CHALLENGE >> Please reproduce these records word for word, leaving out the pictures.

LISTED RECORDS >>
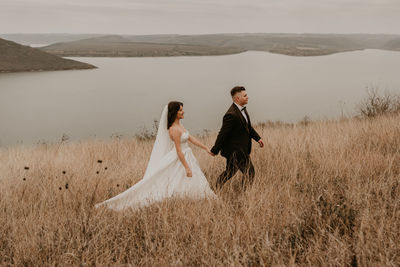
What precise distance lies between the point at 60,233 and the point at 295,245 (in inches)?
88.6

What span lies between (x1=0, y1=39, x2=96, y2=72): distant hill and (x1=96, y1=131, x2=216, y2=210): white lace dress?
3801 inches

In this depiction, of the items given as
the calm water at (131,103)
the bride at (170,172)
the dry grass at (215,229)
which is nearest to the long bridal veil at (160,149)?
the bride at (170,172)

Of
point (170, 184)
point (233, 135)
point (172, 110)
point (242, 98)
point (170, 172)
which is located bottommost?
point (170, 184)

TASK RESPONSE >>
What precise distance lies between the point at 60,233 and the point at 295,245 (in inches)?
88.6

What span lies between (x1=0, y1=39, x2=96, y2=72): distant hill and (x1=96, y1=131, x2=216, y2=210): white lace dress?
3801 inches

In this depiction, of the items given as
the calm water at (131,103)
the bride at (170,172)
the dry grass at (215,229)
which is nearest to the long bridal veil at (160,149)?
the bride at (170,172)

Of
point (170, 184)
point (233, 135)
point (172, 110)
point (242, 98)
point (170, 172)
which is located bottommost?
point (170, 184)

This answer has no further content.